The trip culminates in Selma, at the Edmund Pettus Bridge. It was here on March 7, 1965, that a group planning to march from Selma to Montgomery, the state capitol, was stopped by state police and sheriff’s deputies and so viciously beaten that the date became known as Bloody Sunday.

Thousands come each year to mark the anniversary by walking together across the bridge. Students from my class were mesmerized last month as they saw and listened to Vice President Joe Biden address the crowd along with Congressman John Lewis, who participated in the 1965 march.

For me, the most moving part of our journey occurred along rural Highway 80, not far from Selma. A monument has been placed there to remember Viola Liuzzo, believed to be the only white woman killed in the civil rights struggle. Mrs. Liuzzo was a volunteer working with the Southern Christian Leadership Conference to provide rides for people who were participating in marches. On the evening of March 25, 1965, a group of Klan members sprayed the car she was driving with bullets, killing her instantly. The 19-year-old African American man she was transporting, covered with her blood, pretended to be dead as well. He survived.

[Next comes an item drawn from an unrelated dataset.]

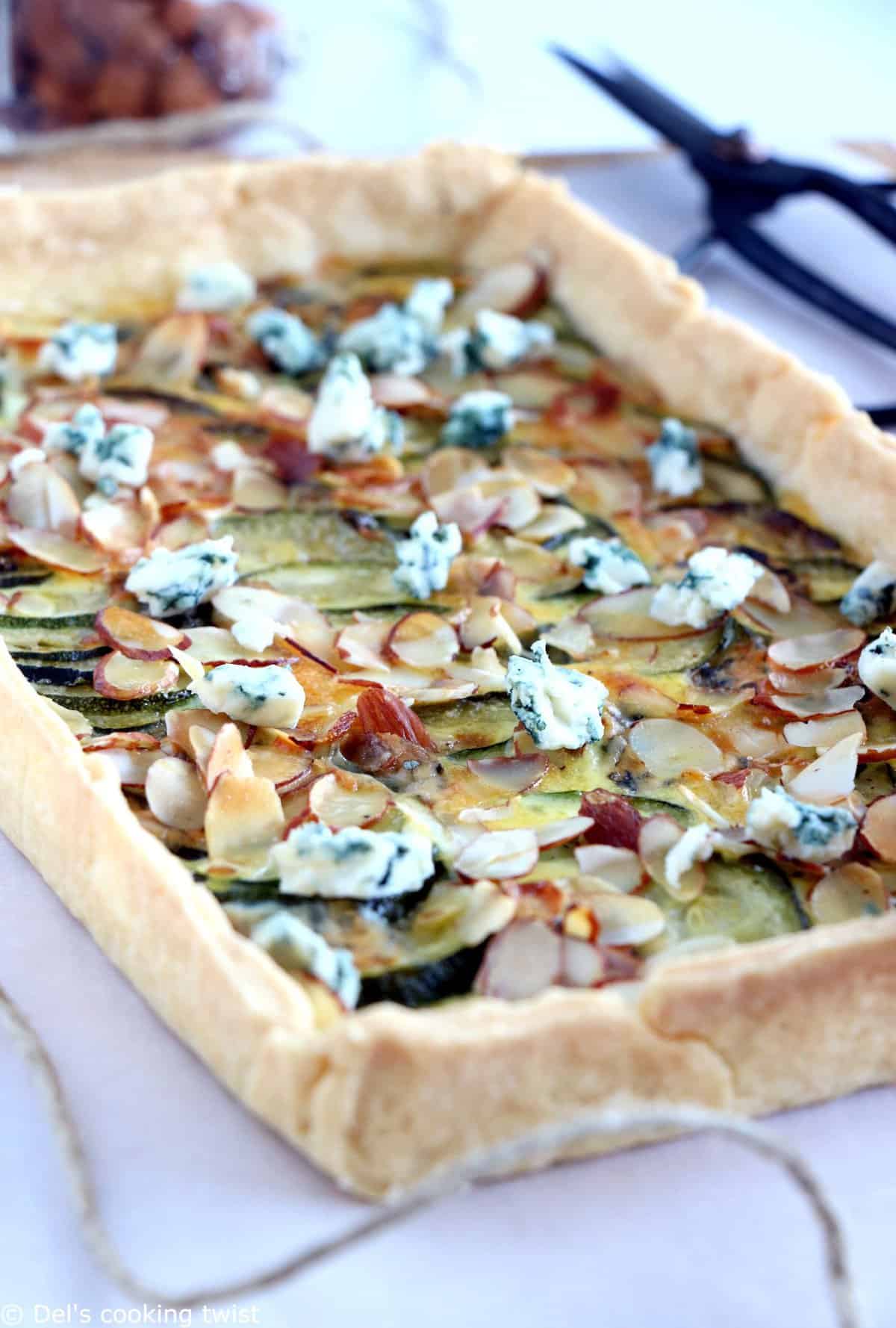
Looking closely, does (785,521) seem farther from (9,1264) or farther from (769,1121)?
(9,1264)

At the close of the litany for Mrs. Liuzzo, as we returned to our buses, a little-noticed meeting took place. Mrs. Lowery had located the man who survived the shooting, now living in another state, and arranged for him to return to Alabama and to the very spot where he was almost killed. She introduced him to Mrs. Liuzzo’s daughter, Mary, who was 5 years old when her mother was killed and is a regular participant in the Heritage Tour. Imagine the array of emotions as they met! The two embraced in a moment of healing. Each had a tender place that was now soothed, as they stood atop the hill on Highway 80.

Thank you, Mrs. Lowery. And thanks, too, to SCLC/W.O.M.E.N.

Retired Bishop White is bishop-in-residence at Emory University’s Candler School of Theology, in Atlanta.